Had his adoptive parents been honest about his heritage, instead of making him unknowingly assimilate completely into Asgardian culture, the trickster god might well have embraced both sides of himself rather than channel those isolating feelings towards catastrophic ends.
In Avengers Assemble (2012), Loki unsuccessfully tries to conquer Earth, and in Thor: The Dark World (2013) his duplicity leads to Frigga’s death. It’s only after losing his adoptive mother that Loki begins to accept his mixed heritage. That’s when he stops taking his resentment out on the universe and starts trying to save it.
In Avengers: Infinity War (2018), he declares that he is “not Asgardian” but is “prince of Asgard, Odinson” and “the rightful king of the Jotunheim,” thereby accepting all of himself in his final heroic moment. The Loki series will provide even more space to explore his identity, but he, Hulkling and comic book Arthur Curry are still white men whose characterisation is indicative of the hackneyed comic book ploy of using fictional races as a metaphor for real-world prejudices while still pandering to white male audiences.
More recently, comic book writers have created heroes that better reflect the multiculturalism of the cities they inhabit, where their mixed heritage isn’t wrapped up in tribalistic conflict.

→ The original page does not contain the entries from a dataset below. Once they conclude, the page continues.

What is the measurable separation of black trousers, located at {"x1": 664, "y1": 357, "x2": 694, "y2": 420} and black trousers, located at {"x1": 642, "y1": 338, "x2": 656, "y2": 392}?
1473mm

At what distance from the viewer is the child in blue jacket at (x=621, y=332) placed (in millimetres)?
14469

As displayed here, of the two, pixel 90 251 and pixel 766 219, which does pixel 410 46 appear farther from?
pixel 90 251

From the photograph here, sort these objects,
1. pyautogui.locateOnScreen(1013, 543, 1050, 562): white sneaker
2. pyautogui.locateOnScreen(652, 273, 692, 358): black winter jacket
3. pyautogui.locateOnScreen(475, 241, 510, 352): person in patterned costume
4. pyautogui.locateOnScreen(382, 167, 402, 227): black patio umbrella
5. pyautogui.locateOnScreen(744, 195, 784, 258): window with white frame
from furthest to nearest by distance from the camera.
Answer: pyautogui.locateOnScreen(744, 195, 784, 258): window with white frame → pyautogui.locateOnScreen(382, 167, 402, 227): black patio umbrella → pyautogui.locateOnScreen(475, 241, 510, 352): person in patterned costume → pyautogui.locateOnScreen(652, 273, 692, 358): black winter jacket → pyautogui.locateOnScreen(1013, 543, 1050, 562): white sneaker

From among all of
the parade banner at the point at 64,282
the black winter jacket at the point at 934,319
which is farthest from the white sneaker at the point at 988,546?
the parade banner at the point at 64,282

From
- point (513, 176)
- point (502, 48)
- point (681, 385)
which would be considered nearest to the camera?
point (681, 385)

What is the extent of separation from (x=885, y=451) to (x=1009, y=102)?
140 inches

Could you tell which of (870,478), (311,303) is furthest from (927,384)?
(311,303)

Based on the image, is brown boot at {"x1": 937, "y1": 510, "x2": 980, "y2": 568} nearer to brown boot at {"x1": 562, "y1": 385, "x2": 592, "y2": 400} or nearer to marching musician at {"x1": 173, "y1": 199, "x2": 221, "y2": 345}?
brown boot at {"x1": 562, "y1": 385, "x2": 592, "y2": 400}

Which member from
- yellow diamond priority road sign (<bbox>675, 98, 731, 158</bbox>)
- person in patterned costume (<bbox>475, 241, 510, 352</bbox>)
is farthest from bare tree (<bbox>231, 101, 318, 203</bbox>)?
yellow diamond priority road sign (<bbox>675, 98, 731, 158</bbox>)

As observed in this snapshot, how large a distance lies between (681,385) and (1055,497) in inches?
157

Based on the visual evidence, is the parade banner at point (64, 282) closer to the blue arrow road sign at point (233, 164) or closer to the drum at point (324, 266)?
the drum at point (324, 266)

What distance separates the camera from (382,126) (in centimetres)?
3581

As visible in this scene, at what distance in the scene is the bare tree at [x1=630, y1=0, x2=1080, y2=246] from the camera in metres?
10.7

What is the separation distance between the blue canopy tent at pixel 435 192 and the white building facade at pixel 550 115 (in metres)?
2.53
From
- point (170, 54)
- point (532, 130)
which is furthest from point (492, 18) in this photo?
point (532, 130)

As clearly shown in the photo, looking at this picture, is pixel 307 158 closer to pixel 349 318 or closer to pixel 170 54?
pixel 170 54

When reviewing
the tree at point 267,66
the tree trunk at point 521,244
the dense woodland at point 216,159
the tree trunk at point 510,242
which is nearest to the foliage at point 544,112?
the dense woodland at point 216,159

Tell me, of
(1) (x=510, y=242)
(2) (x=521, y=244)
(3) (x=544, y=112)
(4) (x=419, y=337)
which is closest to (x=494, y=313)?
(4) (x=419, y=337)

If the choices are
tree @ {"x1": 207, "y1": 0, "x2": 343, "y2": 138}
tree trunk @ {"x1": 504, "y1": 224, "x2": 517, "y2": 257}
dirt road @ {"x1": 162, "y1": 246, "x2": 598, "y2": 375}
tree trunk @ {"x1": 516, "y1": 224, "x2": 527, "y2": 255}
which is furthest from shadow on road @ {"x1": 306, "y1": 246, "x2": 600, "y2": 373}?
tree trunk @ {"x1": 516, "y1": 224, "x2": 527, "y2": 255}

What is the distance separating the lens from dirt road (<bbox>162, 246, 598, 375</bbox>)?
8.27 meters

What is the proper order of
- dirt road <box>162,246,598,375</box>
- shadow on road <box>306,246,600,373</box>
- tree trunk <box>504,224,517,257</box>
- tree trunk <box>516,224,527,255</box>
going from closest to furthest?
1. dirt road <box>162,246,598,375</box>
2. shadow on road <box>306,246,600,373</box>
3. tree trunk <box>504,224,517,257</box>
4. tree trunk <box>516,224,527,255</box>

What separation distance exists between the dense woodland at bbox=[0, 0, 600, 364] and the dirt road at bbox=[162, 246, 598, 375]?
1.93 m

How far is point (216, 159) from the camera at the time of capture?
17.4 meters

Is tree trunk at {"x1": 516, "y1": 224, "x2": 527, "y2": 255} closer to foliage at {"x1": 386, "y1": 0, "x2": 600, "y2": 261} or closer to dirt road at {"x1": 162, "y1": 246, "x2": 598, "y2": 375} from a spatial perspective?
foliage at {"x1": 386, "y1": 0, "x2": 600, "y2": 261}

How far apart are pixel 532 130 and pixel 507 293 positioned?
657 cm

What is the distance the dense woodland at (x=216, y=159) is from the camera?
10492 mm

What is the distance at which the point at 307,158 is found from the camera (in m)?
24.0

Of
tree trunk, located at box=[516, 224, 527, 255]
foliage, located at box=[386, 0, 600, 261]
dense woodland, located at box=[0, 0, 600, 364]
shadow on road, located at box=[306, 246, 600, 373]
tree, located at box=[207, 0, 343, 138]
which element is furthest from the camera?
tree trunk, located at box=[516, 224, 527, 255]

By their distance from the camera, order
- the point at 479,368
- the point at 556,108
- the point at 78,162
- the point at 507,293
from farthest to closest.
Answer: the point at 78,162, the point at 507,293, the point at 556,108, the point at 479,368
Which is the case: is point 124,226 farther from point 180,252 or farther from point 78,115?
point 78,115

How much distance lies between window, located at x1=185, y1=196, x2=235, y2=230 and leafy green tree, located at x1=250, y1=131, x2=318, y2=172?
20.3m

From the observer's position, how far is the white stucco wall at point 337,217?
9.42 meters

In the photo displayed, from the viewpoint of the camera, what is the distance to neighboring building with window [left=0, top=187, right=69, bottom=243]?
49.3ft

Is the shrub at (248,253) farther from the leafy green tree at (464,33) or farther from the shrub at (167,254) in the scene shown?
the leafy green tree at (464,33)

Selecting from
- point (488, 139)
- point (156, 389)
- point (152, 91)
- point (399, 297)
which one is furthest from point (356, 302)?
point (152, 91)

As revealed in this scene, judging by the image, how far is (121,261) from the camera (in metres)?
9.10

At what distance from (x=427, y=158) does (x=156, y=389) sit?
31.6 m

Peter Parker is a kid from Brooklyn in a low-income household who lives with his aunt. There’s nothing inherently white about his lifestyle, so having Miles Morales, the son of an African-American father and Puerto Rican mother, take up the Spider-Man mantle was an easy enough transition.
Prior to his arrival came Colleen Wing: a half Chinese, half Japanese, American private detective trained in the way of the samurai by her grandfather Kenji Ozawa. She takes great pride in her heritage, and it’s an integral part of her superheroism, but she’s not a model minority. Just like Ms Marvel…
Created by G. Willow Wilson and Sana Amanat, Kamala Khan is the Muslim-American teenage daughter of Pakistani immigrants from New Jersey. She doesn’t wear a hijab, makes jokes about haram food and is dealing with teen drama and strict parents while finding her place in the world of superheroes. The fact that Kamala, whose Inhuman abilities means she can shapeshift, performs her first heroic act wearing the white face of her favourite hero, Captain Marvel, shows just how often minorities in western countries – women of colour especially – feel the need to assimilate to a white standard. But as she becomes more accepting of herself, Ms Marvel becomes more comfortable having her crime-fighting identity be as brown as her civilian one, who is just as much of an American hero as her namesake.
“Wait a minute. I have super-powers. I saved somebody’s life on Friday. I am 911! But — everybody’s expecting Ms Marvel, Ms Marvel from the news,” Kamala says in Ms Marvel Vol 1 #3. “With the hair and the spandex and the Avengers swag. Not a sixteen-year-old brown girl with a 9pm curfew. Too late for second thoughts. Don’t worry, Bruno… help is on the way.”
The continued popularity of superhero stories is because underneath their powers are very human experiences, themes and fraught emotions that viewers and readers can relate to. For superheroes of mixed heritage, acceptance is one of the most common concerns that unite their journeys, and it’s an ideal biracial and multicultural audiences can recognise a yearning for – whether it’s acceptance from the differing communities that made us or acceptance in ourselves in spite of prejudice, othering and assimilation. That’s when dual identities of heroes become more than superpowered… that’s when they become empowering.